Surgery – most skin cancers are treated with surgery. It is usually a minor procedure and done under local anaesthetic. We have surgeons trained in advanced skin surgery for more complex operations such as grafts, flaps, sentinel lymph node biopsy and lymph node dissections for more advanced disease.

  • A wide local excision is sometimes done. This removes more tissue from the area where the skin cancer was. The aim is to remove all the skin cancer cells and to reduce the chance of the skin cancer coming back. Your doctor will talk to you about how much skin needs to be removed.
  • A skin graft is a layer of skin that is taken from another part of the body and placed over the area where the skin cancer was removed. The place where the skin is taken from is called the donor site. The place where it is moved to is called the grafted area. The amount of skin that is taken depends on the size of the area to be covered.
  • A skin flap is a slightly thicker layer of skin than a graft. It is taken from an area very close to where the skin cancer was removed. A surgeon cuts the flap away, but leaves it partly connected, so it still has a blood supply. They then move the flap over the wound and stitch it in place.
  • If you have melanoma, a sentinel lymph node biopsy (SLNB) is a way of checking the lymph nodes closest to the melanoma. Your doctor might offer an SLNB if your melanoma is a certain stage. An SLNB is not suitable for everyone. Your surgeon or specialist nurse will explain if an SLNB is right for you.
  • A lymph node clearance, also known as a ‘lymph node dissection’ or a ‘lymphadenectomy’, involves removal of all the lymph nodes and possible tumour-containing tissue from either the armpit region or groin region. This is normally done for more advanced skin cancers and involves a stay in hospital.

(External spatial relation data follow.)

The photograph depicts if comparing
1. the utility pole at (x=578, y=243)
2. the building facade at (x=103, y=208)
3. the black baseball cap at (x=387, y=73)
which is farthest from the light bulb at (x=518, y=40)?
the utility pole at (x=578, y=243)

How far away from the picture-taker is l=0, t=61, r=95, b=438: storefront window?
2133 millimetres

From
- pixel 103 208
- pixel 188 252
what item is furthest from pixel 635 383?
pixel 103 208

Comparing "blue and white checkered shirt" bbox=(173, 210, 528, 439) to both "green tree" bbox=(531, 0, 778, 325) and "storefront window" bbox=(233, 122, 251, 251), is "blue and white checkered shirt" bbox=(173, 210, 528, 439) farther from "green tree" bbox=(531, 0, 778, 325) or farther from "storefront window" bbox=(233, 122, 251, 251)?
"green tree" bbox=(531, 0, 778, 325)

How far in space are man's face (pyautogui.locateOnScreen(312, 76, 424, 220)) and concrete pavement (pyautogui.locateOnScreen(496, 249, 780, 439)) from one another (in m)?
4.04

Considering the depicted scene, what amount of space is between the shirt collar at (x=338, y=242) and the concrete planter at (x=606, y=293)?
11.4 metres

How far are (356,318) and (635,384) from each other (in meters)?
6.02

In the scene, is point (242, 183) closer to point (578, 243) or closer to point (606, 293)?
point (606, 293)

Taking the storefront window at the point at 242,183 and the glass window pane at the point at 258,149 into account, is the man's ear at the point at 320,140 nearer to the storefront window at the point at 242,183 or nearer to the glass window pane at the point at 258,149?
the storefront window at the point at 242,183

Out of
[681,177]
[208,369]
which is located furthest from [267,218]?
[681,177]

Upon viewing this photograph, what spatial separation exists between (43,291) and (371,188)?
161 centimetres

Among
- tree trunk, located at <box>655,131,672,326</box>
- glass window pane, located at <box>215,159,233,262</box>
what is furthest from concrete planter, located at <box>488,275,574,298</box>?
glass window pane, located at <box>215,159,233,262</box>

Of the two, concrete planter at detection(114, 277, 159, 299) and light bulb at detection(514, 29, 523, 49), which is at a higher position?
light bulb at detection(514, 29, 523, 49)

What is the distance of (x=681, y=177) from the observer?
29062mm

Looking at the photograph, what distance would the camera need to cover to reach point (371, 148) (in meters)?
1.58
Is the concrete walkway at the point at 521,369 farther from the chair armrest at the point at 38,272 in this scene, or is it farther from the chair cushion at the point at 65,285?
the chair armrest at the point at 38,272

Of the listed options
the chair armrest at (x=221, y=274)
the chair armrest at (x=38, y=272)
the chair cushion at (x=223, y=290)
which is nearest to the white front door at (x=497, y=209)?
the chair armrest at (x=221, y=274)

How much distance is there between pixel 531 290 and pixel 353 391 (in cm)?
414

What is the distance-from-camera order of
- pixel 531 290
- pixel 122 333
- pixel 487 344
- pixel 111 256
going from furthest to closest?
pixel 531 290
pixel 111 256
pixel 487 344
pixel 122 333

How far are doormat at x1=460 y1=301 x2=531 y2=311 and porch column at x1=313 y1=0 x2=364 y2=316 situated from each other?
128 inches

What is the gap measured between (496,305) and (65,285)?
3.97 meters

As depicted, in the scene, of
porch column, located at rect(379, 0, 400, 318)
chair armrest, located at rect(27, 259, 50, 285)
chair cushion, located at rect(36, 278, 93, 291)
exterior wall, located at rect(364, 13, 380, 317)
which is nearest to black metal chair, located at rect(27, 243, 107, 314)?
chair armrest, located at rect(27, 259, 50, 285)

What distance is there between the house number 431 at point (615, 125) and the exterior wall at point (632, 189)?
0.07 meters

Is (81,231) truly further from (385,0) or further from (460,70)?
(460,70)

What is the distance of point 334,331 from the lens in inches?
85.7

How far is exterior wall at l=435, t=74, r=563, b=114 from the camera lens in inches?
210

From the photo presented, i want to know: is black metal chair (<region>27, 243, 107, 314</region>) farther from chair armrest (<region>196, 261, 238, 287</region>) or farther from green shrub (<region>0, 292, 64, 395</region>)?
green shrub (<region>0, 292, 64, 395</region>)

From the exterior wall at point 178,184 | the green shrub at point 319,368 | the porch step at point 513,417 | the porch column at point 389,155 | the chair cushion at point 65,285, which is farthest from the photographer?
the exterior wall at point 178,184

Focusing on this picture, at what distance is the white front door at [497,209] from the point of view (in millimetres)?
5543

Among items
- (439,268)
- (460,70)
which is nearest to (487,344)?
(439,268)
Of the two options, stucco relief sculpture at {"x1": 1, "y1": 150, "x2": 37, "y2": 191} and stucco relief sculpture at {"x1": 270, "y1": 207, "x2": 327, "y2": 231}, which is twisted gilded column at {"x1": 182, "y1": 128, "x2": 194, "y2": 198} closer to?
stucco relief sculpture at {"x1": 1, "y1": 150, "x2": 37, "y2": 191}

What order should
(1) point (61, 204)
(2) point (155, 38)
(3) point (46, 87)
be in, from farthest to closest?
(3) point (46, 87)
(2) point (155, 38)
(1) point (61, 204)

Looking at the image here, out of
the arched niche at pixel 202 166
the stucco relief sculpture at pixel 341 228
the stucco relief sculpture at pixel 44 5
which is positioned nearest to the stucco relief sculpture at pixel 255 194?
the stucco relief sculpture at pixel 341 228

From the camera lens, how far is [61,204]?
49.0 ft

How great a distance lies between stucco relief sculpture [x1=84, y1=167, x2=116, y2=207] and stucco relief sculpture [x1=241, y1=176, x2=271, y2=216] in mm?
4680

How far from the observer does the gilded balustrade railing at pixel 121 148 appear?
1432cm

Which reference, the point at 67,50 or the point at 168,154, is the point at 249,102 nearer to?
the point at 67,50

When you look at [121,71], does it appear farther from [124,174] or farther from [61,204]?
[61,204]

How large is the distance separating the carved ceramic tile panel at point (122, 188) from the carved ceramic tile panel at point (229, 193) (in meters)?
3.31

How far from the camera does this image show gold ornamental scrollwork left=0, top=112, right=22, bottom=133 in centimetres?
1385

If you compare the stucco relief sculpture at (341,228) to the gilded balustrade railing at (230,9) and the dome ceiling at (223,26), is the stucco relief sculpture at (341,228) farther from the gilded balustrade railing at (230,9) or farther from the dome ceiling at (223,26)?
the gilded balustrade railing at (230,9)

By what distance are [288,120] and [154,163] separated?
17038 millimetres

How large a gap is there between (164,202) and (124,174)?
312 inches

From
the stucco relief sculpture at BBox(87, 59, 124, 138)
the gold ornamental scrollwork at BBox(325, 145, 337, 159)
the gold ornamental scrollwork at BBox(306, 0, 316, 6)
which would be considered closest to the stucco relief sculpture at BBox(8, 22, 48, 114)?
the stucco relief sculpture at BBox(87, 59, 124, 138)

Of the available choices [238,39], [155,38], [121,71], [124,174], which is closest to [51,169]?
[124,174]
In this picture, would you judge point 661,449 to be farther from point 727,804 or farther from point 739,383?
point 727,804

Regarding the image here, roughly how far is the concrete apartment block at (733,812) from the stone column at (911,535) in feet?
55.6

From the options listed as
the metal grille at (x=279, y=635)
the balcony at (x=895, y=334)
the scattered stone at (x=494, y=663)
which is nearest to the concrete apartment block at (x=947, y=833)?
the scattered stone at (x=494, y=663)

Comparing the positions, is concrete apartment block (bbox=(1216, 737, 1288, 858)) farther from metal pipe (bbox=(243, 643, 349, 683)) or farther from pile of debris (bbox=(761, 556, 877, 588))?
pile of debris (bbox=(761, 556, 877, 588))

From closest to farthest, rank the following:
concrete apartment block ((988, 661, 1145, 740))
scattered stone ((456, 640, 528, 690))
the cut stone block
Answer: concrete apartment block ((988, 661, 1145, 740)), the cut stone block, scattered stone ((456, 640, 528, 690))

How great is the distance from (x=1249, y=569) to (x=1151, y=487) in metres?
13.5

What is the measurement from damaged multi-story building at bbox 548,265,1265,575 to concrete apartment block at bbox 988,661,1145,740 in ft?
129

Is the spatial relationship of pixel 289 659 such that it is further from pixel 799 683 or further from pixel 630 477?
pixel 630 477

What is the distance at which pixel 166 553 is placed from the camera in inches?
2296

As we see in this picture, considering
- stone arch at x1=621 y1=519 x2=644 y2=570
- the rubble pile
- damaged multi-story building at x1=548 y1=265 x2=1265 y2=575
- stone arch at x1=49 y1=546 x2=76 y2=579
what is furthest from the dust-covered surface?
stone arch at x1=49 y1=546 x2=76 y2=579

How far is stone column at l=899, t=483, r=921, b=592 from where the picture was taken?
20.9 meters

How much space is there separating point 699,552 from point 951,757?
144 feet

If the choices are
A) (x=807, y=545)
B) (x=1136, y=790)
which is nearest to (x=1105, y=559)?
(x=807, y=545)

Radiotherapy this uses radio waves to kill cancer cells. It is often used when the cancer is difficult to operate on or if we don’t feel that all of it has been removed. It can also be used with surgery (adjuvant treatment). Patients are referred to New Cross Hospital for this treatment. Radiotherapy uses high-energy rays to destroy the cancer cells, while doing as little harm as possible to normal cells. It works well for treating certain skin cancers such as SCC’s and BCC’s.

Photodynamic therapy (PDT) – PDT is mainly used to treat pre-skin cancer. It involves cream application and red light treatment to individual lesions. It can be done during the day; no overnight stay is required.

Targeted therapy – there are many different types of targeted therapy. Targeted therapy uses drugs to find and attack cancer cells. Each type targets something in or around the cancer cell that is helping it grow and survive. This treatment can be provided by New Cross Hospital.

Immunotherapy – the immune system protects the body against illness and infection. Immunotherapies are treatments that use the immune system to find and attack cancer cells. This treatment can be provided by New Cross Hospital.

The support that we have on offer

Specialist nurse support

All patients with a confirmed melanoma will be seen by a key worker called a specialist nurse at the time of their diagnosis. They will spend time with you and provide their contact details if you have any concerns between your appointments.  You will see your key worker at different points throughout the treatment pathway finishing with a treatment summary session when treatment is complete. Holistic needs assessments (HNA) will be offered, sun safety advice and access to the skin cancer support group.

If needed referrals can be made to:

Patients with other types of skin cancer will be provided with written information and the contact details of the specialist nurse at diagnosis.

Clinical Trials

There are currently no clinical trials running at Russell’s Hall Hospital but if you are interested then speak to your specialist nurse who can find out some information for you.